Challenge A →
Answer these questions using the text on Vikings in Ireland:
(i) In which modern-day countries did the Vikings originate?
(ii) What name did the Vikings give themselves?
(iii) Which Vikings first attacked Ireland, Norwegian or Danish?

Passage to read →
Wednesday, October 26, 2011

Vikings in Ireland


The Coming of the Vikings
Who were the Vikings? They were a group of people who originated in modern-day Denmark and Norway. In the 700s, pressure on land in Scandanavia had forced many nobles and warriors to seek land elsewhere. Some of these were younger sons, who stood to inherit nothing of their father's estate. Noblemen with little to lose began to gather together groups of warriors and go down the coast pillaging settlements. They sold their booty for money, much like the black markets of today, and this became the means of making their living. The invention of the longboat made it possible for these warriors to sail across the North Sea to attack Britain,Oseberg Ship [11kB]France and Ireland as well. In these areas they became known as the "Norsemen" (literally, north-men) and laterally as the "Vikings". They called themselves "Ostmen". The Vikings who first attacked Ireland were Norwegian while those in Britain were usually Danish. Being pagans, the Vikings did not have any respect for Christian symbols and sites. The picture on the left shows the Oseberg Ship, a reconstructed Viking raiding boat(Photo by Universitetets Oldsaksamling, Oslo).

Scene-based reasoning records
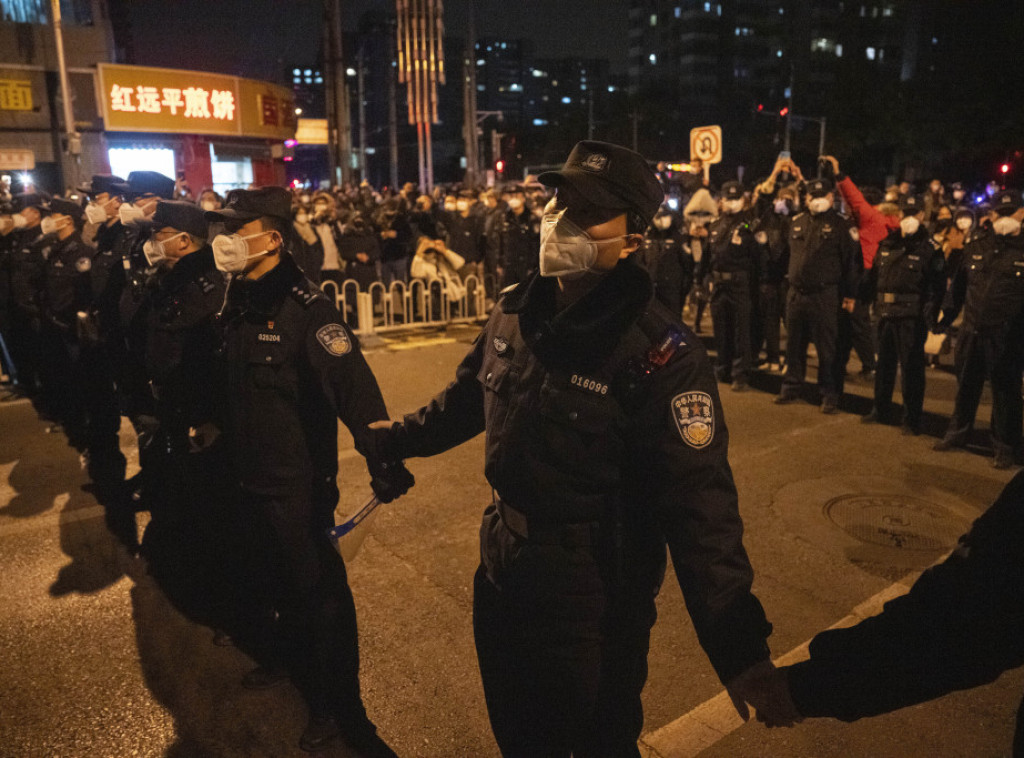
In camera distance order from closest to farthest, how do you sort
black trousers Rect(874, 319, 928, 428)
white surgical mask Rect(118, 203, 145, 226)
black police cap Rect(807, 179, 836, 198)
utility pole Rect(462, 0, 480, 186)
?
1. white surgical mask Rect(118, 203, 145, 226)
2. black trousers Rect(874, 319, 928, 428)
3. black police cap Rect(807, 179, 836, 198)
4. utility pole Rect(462, 0, 480, 186)

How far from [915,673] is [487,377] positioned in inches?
57.1

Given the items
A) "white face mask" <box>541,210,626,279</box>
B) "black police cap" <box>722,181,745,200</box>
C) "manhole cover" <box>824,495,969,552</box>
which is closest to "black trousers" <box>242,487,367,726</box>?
"white face mask" <box>541,210,626,279</box>

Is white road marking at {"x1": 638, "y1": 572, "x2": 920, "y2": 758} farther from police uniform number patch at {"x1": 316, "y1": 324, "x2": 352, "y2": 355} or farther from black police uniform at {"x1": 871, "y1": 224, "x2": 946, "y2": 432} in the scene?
black police uniform at {"x1": 871, "y1": 224, "x2": 946, "y2": 432}

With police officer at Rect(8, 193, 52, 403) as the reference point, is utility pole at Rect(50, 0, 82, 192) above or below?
above

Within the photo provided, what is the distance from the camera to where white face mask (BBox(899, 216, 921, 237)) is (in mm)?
7340

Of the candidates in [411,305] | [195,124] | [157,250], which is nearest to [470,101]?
[195,124]

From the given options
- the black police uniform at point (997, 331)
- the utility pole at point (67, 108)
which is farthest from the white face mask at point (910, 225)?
the utility pole at point (67, 108)

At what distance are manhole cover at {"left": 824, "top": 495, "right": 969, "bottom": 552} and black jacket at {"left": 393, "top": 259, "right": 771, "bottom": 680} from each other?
3.70 meters

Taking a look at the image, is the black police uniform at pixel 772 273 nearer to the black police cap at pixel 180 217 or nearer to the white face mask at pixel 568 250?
the black police cap at pixel 180 217

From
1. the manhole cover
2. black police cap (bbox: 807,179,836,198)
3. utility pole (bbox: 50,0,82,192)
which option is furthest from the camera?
utility pole (bbox: 50,0,82,192)

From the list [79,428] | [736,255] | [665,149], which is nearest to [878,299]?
[736,255]

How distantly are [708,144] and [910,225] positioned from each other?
278 inches

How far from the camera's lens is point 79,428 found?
7949mm

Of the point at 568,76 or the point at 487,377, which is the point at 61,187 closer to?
the point at 487,377
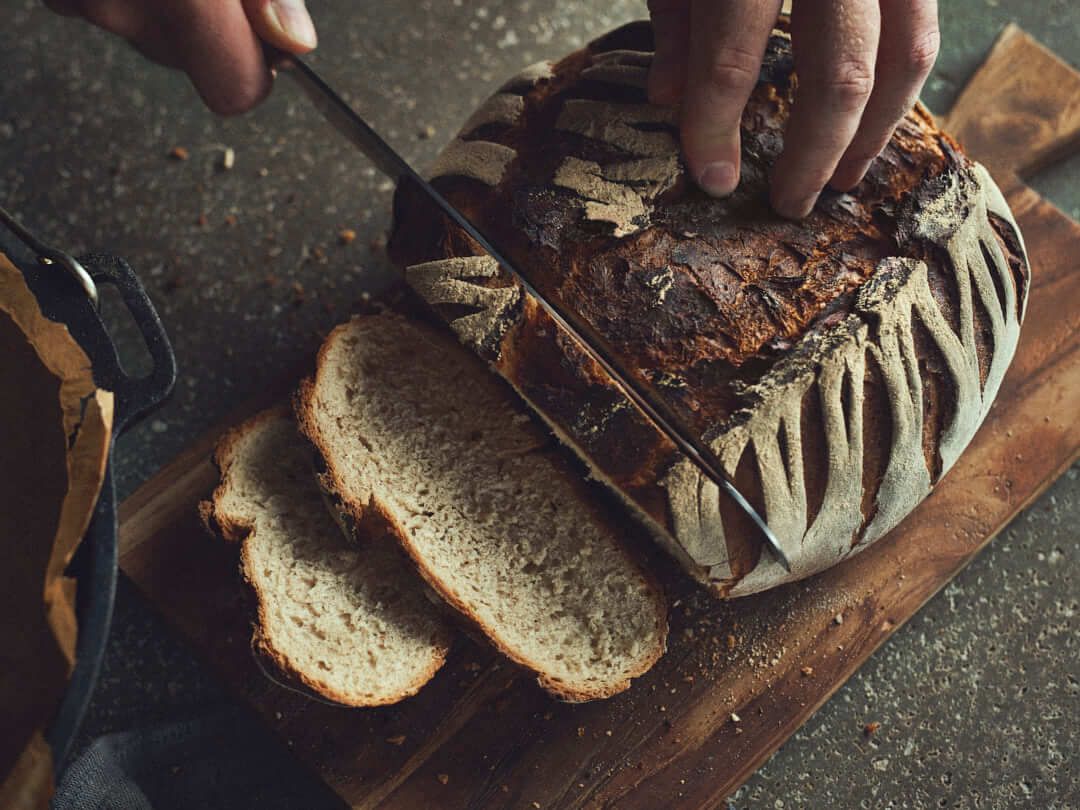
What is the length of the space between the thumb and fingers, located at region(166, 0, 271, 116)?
0.02m

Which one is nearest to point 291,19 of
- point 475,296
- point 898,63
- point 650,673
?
point 475,296

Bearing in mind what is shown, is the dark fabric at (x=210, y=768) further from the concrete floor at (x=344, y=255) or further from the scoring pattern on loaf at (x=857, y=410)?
the scoring pattern on loaf at (x=857, y=410)

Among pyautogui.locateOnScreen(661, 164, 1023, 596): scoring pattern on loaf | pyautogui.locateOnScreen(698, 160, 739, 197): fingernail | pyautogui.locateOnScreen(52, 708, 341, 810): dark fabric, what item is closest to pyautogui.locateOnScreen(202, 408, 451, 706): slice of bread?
pyautogui.locateOnScreen(52, 708, 341, 810): dark fabric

Challenge B → Extract every line of the records above that contains the string "nearest". Case counts.

Task result A →
(i) Denmark and Norway
(ii) "Ostmen"
(iii) Norwegian

Task result B →
Of the candidates in [411,305] | [195,124] | [157,250], which is nearest to [470,101]?
From the list [79,428] | [736,255] | [665,149], which is nearest to [878,299]?
Which one is nearest to point 291,19 of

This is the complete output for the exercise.